### [EXERCISE DIRECTIONS]
Print the listing exactly as it stands. Skip every picture.
*** INFORMATION Section Begins ***
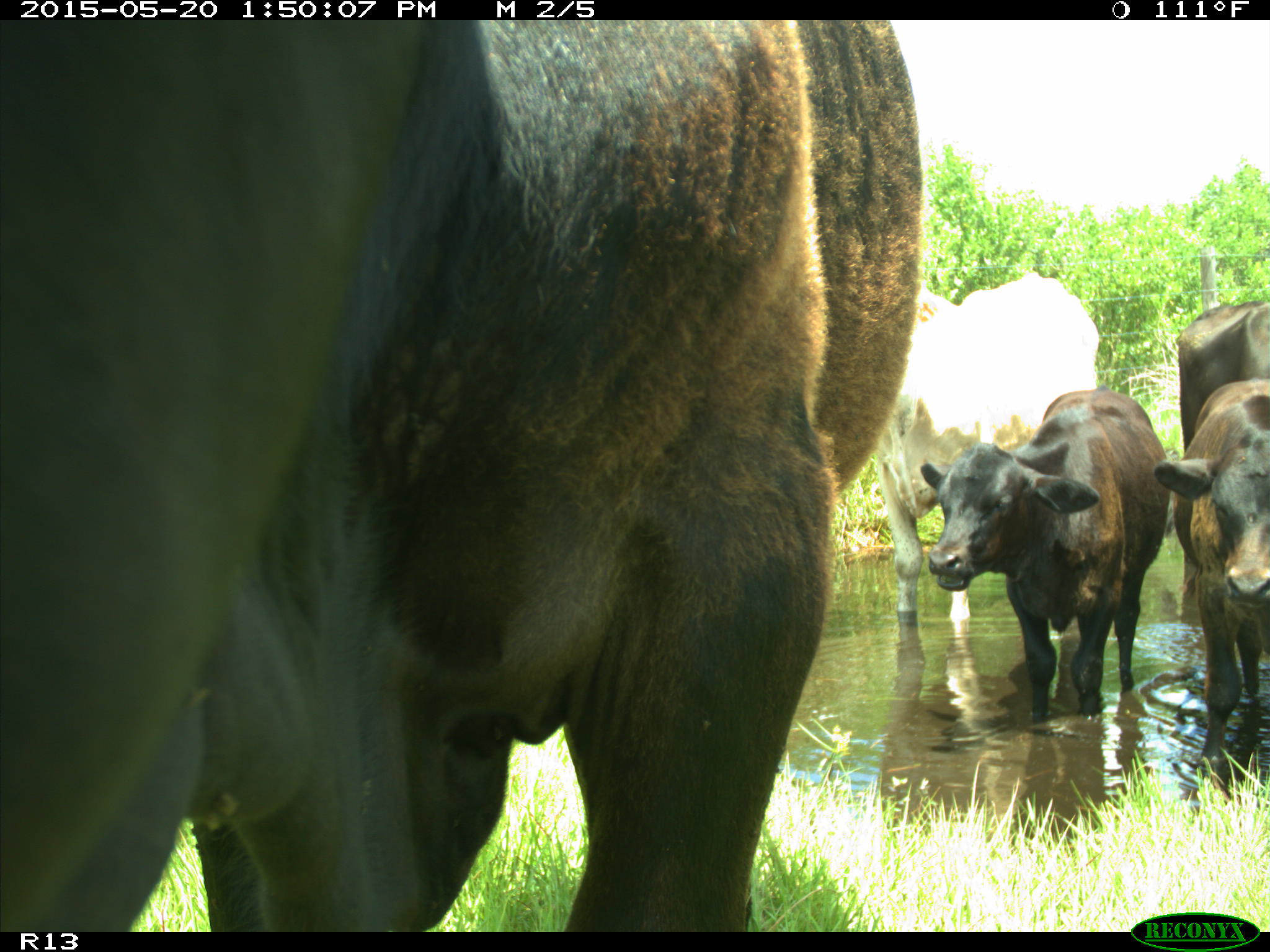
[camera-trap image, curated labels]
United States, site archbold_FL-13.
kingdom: Animalia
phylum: Chordata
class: Mammalia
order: Artiodactyla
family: Bovidae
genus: Bos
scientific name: Bos taurus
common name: domestic cow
Bos taurus (domestic cow).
*** INFORMATION Section Ends ***
### [SOLUTION FOR THIS PROBLEM]
[camera-trap image, curated labels]
United States, site archbold_FL-13.
kingdom: Animalia
phylum: Chordata
class: Mammalia
order: Artiodactyla
family: Bovidae
genus: Bos
scientific name: Bos taurus
common name: domestic cow
Bos taurus (domestic cow).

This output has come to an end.